Is Interactive pdf technology deprecated after 2014? How to develop interactive pdfs since LiveCycle Designer is no longer available?

  • August 9, 2019
  • 2 replies
  • 1777 views

I was using Adobe Livecycle Designer to create interactive pdfs with fields.
How are interactive pdfs being created now?

This topic has been closed for replies.

2 replies

MichaelKazlow
Legend
August 9, 2019

FWIW Adobe is pushing https://www.adobe.com/marketing-cloud/experience-manager/forms-document-management.html as its replacement for LiveCycle Forms. Personally, I have kept with Acroforms, for folks with limited budgets Acroforms can do what I need.

try67
Community Expert
Community Expert
August 9, 2019

Using Acrobat, which was also used before. LCD forms have always existed alongside Acrobat forms, they did not replace them or were replaced by them (well, now they are, because LCD is pretty much dead).

KS1311Author
Participant
August 9, 2019

Adobe Acrobat doesn't provide the developer/designer like interface as we get in livecycle designer.
I was creating highly customized interactive pdf like:
1. Cascading drop downs
2. Auto generating fields
3. Show hide pages
4. Calculation boxes
5. validation messages

6. Color combination on Yes/No radio button etc etc....

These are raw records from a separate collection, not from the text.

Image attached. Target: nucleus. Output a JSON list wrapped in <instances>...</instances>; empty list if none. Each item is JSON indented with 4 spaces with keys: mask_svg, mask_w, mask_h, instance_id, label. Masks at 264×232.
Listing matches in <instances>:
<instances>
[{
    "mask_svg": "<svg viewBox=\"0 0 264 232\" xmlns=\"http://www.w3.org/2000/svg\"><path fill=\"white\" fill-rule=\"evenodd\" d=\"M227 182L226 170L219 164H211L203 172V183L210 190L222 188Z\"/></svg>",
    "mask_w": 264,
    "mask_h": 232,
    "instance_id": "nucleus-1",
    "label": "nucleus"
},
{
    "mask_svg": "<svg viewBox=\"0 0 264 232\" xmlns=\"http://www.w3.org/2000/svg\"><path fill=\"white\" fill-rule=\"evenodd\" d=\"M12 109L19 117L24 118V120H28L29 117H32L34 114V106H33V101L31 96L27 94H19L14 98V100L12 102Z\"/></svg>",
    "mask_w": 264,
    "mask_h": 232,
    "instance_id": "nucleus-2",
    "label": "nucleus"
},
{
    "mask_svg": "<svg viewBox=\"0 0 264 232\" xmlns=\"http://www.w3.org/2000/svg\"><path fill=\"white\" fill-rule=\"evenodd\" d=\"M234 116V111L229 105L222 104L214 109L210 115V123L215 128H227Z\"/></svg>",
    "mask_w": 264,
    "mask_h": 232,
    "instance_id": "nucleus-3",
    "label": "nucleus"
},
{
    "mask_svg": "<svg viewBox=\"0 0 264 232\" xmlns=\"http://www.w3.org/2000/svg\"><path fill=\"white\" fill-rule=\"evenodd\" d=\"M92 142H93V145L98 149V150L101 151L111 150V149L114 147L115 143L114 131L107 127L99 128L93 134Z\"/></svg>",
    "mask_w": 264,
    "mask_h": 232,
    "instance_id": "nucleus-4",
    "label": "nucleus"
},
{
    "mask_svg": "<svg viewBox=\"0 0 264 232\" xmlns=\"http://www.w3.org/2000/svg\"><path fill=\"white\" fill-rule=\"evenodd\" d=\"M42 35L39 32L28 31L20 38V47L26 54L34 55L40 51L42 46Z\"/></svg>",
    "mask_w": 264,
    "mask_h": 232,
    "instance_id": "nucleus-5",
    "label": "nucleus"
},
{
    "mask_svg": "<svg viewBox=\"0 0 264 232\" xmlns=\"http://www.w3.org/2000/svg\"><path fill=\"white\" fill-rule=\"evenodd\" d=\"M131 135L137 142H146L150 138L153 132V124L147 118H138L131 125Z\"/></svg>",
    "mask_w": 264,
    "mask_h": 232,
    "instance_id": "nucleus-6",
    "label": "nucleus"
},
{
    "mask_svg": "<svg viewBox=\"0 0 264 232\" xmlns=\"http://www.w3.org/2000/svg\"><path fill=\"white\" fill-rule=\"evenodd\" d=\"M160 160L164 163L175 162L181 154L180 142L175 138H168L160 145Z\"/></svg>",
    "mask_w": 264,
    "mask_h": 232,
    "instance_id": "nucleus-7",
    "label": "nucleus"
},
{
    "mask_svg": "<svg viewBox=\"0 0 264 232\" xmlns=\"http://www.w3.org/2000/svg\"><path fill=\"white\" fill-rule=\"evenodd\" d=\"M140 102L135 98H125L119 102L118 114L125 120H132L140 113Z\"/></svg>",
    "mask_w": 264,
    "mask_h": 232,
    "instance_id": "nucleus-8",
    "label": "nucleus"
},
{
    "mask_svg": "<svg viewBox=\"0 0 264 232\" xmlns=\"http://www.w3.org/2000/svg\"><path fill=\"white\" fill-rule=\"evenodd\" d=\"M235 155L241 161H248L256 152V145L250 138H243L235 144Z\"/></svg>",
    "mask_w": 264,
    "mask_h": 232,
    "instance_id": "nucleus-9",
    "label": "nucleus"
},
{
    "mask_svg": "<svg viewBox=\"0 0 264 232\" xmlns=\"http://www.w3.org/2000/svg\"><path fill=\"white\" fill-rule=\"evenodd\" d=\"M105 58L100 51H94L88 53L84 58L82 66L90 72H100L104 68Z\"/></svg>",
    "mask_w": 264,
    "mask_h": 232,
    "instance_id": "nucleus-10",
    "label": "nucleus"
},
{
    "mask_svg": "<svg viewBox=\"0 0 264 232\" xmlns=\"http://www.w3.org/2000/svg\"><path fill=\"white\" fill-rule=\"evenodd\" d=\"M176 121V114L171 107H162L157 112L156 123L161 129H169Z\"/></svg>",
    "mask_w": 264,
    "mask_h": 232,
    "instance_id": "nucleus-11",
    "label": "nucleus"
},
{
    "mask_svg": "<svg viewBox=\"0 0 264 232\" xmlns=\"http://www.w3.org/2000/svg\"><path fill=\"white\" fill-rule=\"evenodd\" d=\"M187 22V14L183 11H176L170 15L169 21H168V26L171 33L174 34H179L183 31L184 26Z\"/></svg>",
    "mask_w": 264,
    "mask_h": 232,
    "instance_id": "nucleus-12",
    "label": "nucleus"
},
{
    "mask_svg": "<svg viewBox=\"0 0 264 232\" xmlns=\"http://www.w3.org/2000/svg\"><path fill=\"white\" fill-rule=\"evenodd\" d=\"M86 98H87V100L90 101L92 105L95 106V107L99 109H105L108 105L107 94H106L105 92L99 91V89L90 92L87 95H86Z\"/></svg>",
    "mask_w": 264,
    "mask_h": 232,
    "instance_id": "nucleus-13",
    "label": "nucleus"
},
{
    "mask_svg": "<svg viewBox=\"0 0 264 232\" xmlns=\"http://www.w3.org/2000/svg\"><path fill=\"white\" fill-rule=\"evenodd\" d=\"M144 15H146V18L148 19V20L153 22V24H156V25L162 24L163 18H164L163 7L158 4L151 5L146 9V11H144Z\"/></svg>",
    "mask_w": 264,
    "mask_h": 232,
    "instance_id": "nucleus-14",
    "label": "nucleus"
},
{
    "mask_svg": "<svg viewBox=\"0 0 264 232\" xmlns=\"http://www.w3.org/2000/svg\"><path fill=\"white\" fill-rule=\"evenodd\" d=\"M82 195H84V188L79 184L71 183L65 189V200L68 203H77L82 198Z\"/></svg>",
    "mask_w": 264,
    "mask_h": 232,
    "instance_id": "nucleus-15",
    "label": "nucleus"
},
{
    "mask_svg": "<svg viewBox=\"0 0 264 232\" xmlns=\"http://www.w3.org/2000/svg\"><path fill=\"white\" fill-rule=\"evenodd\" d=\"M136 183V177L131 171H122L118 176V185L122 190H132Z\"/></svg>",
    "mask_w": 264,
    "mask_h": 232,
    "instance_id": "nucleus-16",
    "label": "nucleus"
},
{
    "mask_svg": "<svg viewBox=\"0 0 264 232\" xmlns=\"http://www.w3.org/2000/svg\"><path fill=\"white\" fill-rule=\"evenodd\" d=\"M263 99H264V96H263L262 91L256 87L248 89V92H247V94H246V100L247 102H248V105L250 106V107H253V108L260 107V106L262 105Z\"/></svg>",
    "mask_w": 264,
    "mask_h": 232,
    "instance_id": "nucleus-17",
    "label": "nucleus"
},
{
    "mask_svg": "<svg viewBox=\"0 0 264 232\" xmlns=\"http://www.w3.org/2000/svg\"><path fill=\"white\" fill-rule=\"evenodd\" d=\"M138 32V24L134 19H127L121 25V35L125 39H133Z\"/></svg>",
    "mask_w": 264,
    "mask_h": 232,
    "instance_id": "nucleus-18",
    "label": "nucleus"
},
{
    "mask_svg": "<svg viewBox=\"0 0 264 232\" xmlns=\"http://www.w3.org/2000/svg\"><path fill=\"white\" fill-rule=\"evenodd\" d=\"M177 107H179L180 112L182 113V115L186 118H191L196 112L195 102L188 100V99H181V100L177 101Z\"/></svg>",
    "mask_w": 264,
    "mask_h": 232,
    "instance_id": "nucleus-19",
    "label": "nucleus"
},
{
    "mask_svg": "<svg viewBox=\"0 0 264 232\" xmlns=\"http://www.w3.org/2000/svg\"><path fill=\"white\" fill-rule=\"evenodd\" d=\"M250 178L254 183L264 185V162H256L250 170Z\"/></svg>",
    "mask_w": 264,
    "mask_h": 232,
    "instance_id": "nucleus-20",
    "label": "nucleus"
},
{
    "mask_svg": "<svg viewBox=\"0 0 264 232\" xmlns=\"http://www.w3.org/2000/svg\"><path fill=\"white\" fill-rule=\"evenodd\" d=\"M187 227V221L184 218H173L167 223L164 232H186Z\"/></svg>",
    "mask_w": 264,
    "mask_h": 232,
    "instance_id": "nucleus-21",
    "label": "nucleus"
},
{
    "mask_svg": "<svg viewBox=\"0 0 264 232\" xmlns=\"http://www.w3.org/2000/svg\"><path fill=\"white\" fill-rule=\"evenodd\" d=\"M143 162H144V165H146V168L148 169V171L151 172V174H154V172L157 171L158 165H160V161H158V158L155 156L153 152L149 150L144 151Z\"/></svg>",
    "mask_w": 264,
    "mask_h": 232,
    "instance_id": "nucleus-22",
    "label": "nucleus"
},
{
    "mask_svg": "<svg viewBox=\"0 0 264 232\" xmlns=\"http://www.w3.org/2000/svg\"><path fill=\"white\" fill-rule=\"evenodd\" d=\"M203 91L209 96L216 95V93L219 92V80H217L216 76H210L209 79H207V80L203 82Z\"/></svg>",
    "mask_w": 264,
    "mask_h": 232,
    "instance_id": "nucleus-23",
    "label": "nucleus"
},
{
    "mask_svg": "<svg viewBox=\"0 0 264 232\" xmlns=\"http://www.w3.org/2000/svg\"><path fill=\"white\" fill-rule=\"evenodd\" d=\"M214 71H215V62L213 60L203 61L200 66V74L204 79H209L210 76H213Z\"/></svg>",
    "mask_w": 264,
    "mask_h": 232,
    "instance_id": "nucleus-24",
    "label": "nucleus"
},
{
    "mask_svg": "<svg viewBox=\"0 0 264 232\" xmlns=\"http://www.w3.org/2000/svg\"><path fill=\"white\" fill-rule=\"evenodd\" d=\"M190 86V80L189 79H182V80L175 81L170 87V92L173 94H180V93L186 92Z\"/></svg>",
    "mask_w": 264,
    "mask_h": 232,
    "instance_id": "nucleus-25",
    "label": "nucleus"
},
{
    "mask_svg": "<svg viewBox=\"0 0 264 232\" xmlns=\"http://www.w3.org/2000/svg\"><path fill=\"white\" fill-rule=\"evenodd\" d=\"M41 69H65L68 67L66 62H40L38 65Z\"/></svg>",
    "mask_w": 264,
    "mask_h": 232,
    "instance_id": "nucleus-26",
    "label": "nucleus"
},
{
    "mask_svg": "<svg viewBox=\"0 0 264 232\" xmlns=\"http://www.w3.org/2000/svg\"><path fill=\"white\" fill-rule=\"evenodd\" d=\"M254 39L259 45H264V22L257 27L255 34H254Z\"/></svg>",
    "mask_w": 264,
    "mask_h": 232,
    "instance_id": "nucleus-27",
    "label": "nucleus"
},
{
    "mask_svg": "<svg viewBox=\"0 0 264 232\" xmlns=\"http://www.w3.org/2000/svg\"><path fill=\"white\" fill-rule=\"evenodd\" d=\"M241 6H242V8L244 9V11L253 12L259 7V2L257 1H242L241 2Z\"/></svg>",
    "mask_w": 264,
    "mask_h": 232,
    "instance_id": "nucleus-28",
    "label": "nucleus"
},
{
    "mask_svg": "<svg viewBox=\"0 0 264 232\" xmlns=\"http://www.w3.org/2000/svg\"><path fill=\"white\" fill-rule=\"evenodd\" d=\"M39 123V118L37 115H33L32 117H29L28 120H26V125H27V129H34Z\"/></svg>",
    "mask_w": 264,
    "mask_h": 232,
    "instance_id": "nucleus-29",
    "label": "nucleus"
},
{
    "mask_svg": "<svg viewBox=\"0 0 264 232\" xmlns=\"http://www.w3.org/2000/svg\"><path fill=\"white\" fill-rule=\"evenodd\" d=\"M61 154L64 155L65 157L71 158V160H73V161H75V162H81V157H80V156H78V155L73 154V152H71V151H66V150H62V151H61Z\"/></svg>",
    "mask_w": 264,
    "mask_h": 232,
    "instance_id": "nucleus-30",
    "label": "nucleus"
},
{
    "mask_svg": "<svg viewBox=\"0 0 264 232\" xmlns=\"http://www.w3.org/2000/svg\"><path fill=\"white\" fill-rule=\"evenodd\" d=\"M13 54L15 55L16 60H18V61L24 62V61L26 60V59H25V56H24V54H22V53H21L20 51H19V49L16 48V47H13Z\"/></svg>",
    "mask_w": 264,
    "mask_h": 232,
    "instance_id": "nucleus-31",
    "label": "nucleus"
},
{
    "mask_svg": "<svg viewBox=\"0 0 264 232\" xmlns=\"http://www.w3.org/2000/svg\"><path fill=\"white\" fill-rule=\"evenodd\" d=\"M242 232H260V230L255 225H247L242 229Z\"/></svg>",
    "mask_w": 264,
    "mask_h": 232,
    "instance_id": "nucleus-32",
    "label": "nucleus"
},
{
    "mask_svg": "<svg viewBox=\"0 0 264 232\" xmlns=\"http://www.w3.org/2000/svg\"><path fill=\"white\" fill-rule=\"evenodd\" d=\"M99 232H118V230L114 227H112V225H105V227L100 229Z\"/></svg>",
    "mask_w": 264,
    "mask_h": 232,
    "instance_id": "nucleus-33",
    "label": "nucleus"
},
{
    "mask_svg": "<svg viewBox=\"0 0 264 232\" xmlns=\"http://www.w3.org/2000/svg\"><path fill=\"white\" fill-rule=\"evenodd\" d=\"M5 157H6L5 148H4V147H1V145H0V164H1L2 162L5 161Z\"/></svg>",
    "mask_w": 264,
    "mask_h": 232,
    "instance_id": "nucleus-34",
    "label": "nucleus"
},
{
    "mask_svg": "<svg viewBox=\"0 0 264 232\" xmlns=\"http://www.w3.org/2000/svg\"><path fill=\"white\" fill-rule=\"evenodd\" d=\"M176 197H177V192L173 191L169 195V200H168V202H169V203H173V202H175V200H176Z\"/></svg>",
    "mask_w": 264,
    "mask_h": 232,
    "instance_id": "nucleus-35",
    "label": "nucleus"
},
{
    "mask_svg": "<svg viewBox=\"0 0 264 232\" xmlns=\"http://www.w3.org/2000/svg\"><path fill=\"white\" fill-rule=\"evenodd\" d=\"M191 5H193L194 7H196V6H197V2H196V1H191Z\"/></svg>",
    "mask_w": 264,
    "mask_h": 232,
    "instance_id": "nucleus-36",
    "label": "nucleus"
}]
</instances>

I don't see that type of interface in Acrobat and also don't think I can create same functionality in Adobe Acrobat..
Again my question is which software is being used now a days for developing interactive pdfs

or

Parallel technology to create these thing

try67
Community Expert
Community Expert
August 9, 2019

You're wrong. Almost all of these things are available in AcroForms as a built-in feature or can be added using scripts.

The main differences between the two technologies that I'm aware of are:

- Ability to connect to an external database.

- Ability to dynamically resize text fields based on their content.

- Ability to dynamically reflow the content of pages.

All of these were available in (dynamic) LCD forms, but are not available in AcroForms, but beside that AcroForms can do pretty much everything that LCD forms could do, and sometimes more (and much more easily, in my opinion).

There are plenty of other technologies available for interactive forms (HTML is probably the most common), but PDF forms are almost always created using Acrobat, as I've said before.